Debates surrounding Kashmir have subsumed the territory’s identity to its accession to India in October 1947 – but Kashmir is much more than simply a region of conflict and lost identity

Price:   595 |  2 Nov 2019 2:42 PM GMT  |  IANS

Beyond October 1947

August 5, 2019 has been immortalised in Indian history as the day the Parliament of the country decided to revoke the special status of Jammu and Kashmir (J&K) by emasculating Article 370 and revoking Article 35A. The decision received overwhelming support from a majority of Indian masses, though apprehensions have been expressed by some on the process adopted – the issue now rests before the Supreme Court.

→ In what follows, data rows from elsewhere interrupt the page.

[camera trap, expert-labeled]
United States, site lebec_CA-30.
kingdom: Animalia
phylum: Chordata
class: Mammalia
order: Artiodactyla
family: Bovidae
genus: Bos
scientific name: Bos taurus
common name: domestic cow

Hundreds of books have been written on Kashmir delineating its history, culture, scenic beauty and all aspects of dispute since its accession to India in October 1947. However, a book that has in recent times generated a lot of interest amongst scholars, general readers and media is by Ashok Dhar.

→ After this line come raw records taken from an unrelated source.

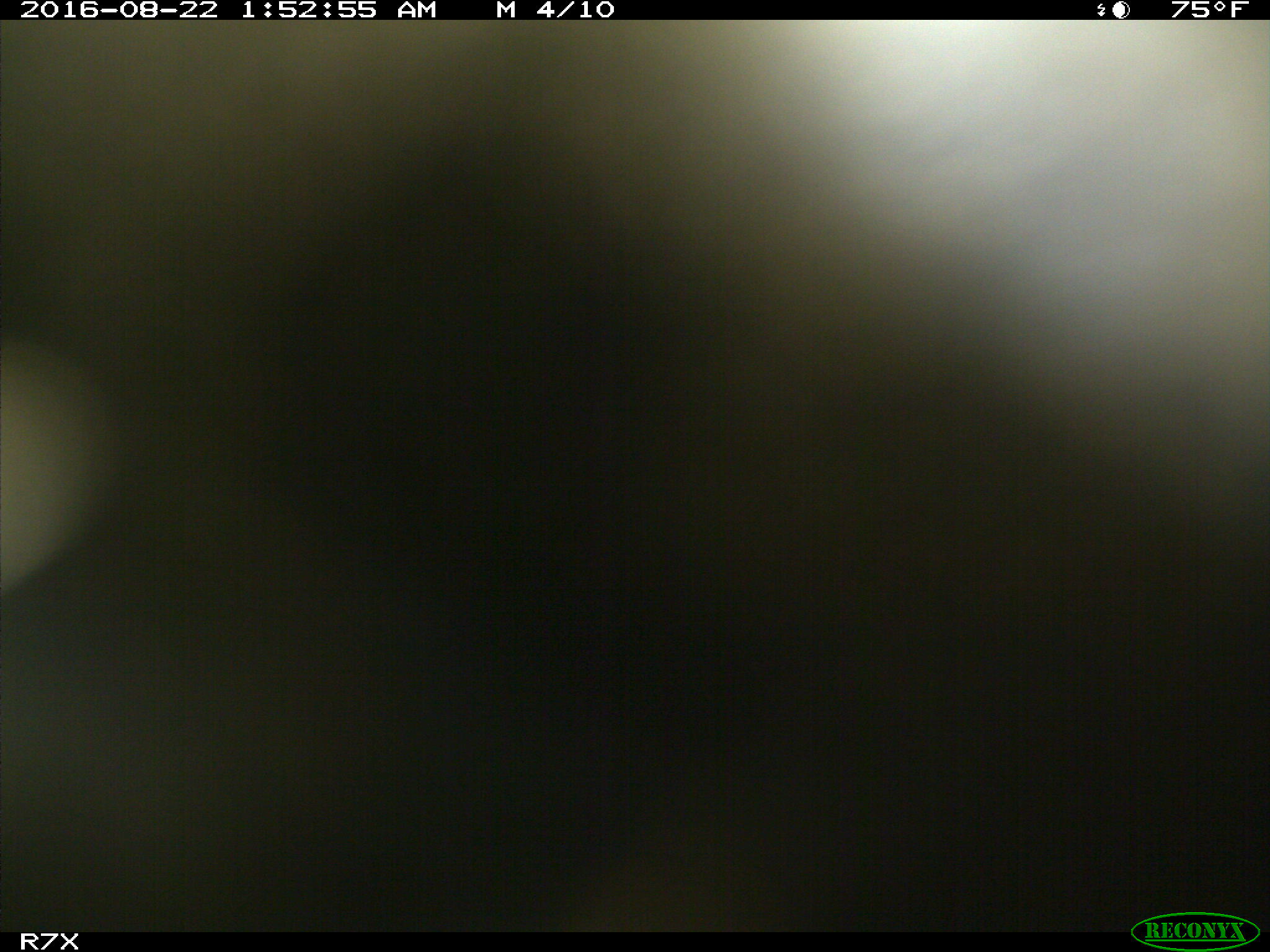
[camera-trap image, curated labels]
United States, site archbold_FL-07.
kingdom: Animalia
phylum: Chordata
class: Mammalia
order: Artiodactyla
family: Bovidae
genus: Bos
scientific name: Bos taurus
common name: domestic cow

Since its release in early-May, it has been reviewed in Greater Kashmir and Daily Excelsior, the two leading English daily newspapers in Jammu and Kashmir, and leading national newspapers along with independent book reviewers like Privy Trifles, Wrytin and others.

Ashok Dhar, born in Kashmir, has spent his growing years in the valley and is a well-known oil industry veteran. In writing this book, he has drawn upon his personal memoirs, learnings from his foreign travels and used some strategic planning and management tools to better understand the dispute in Kashmir and consequently, suggest pathways for its resolution.

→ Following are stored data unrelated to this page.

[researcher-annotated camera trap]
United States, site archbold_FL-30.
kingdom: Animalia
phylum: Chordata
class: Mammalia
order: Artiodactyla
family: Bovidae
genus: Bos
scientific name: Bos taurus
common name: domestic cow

The book comprising 230 pages has been distributed in three parts and each part houses six chapters. Part-I recounts his experience as a child growing up in the valley and nattily covers history and culture of this majestic state. It takes a deep dive into understanding Kashmiris and the very famed Kashmiriyat.

Part-II deals with his learnings from travels abroad, especially from Islamic countries, including Pakistan. It has a chapter each covering roles played by Maharaja Hari Singh, Sheikh Abdullah and Indira Gandhi (Simla Accord).

Part-III is indeed the real meat but it requires thorough reading of the earlier parts as it delves into providing an explanation for the dispute from both historical and contemporary contexts. The dispute is then discussed as a case study for re-imagining new vision in the last chapter in a management discussion and analysis format where the author applies scenario planning and game theory to understand the nature of the problem and suggest options for resolution.

The book is written simply and even the most complex terminology has been made easy to comprehend.

The author believes that Kashmir is seen only from the prism of legality and its accession in 1947. While he does not dispute the accession as irrevocable and final, he finds it to be a complex, multi-dimensional problem. He has coined an acronym to understand the same – ‘Le La MOKSHI’ where Le is (Legality), La (Land), M (Morality), K (Kashmiriyat), S (Shaivism & Sufism), H (Historicity) and I (Identity).

He attempts to understand each factor individually and in conjunction with each other. Indo-Pakistan relations are also analysed in a Dove Hawk game theory construct, as is the exodus of 1990 and the back channel diplomacy between India and Pakistan.

An interesting aspect of the book is the synopsis of learnings from various global conflicts and analyses of five possible options with respect to Article 370. “Status quo”, “Middle ground”, “One India”, “Deemed nation” and “Cultural Integration” are names given to the five alternatives with respect to status, scope and status of J&K for Article 370.

These are then rank ordered. While, the “Middle ground” and “One India” emerge with the highest scores of 3.42 and 3.17 out of 5, the ease of implementation of “One India” is ranked in the bottom two in its ease of implementation. No wonder, the government is encountering challenges in making people see the benefit of its abrogation in Kashmir.

Passionately honest and rigorously researched, the book is partially autobiographical, historical, political and prescriptive. The author’s personal journey is adequately balanced with deep research, and that makes the narrative all the more engaging and robust. To understand Kashmir and realise its future, this is surely a must read.